O advogado Roberto Podval disse nesta quarta-feira, 18, que ‘é prisão perpétua’ a pena imposta pelo juiz federal Sérgio Moro ao ex-ministro-chefe da Casa Civil (Governo Lula) José Dirceu de 23 anos e 3 meses de prisão por corrupção passiva, lavagem de dinheiro e organização criminosa.

“Tem caráter de prisão perpétua”, afirmou Podval. Para o criminalista, a pena foi aplicada ao “símbolo José Dirceu, ao que ele representa”. O advogado considerou “desproporcional” a sanção decretada por Moro.

“Ele (Dirceu) tem 70 anos de idade. Nós vamos tentar sensibilizar o Tribunal Regional Federal da 4.ª Região”, disse Podval, se referindo ao recurso que vai apresentar. “A condenação foi ao símbolo do José Dirceu, ao que ele significa, e não aos fatos a ele atribuídos.” ‘Surpresa’. Desde que voltou para a cadeia, em agosto do ano passado, Dirceu tem se dedicado a estudar o processo do qual é objeto na Lava Jato. Em conversas com amigos e assessores, Dirceu previa uma pena dura, mas calculava, no máximo, 16 anos de prisão. A sentença de Moro foi uma surpresa. “Acabou a vida dele. Não tem mais expectativa nenhuma”, resumiu pessoa próxima do ex-ministro.

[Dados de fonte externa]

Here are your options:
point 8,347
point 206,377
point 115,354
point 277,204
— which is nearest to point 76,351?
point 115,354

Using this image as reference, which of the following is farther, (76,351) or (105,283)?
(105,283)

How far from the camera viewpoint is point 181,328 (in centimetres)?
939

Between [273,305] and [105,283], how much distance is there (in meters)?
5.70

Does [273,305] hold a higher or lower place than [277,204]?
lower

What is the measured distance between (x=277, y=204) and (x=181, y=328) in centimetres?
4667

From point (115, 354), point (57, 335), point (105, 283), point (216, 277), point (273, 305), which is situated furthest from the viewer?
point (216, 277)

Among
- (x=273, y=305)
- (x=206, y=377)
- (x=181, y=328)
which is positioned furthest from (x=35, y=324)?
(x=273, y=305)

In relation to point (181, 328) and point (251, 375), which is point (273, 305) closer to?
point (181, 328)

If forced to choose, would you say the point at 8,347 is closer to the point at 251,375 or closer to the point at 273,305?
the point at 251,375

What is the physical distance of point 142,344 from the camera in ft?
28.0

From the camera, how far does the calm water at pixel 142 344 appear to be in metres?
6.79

A comparação com uma “prisão perpétua” foi usada por muitos aliados de Dirceu, que, desde o fim do ano passado, aguardava que o ministro Luís Roberto Barroso, do Supremo Tribunal Federal, julgasse recurso para que o petista voltasse a ter direito a indultos. Uma das preocupações do ex-ministro é quanto a Maria Antonia, sua filha de 7 anos – Dirceu tem dito que não vai ver a filha crescer.

A defesa do ex-executivo da Engevix Gerson Almada informou “que se manifestará sobre a sentença condenatória apenas por ocasião de recurso a ser apresentado a tribunal competente”.Almada foi condenado a 15 anos e seis meses de reclusão.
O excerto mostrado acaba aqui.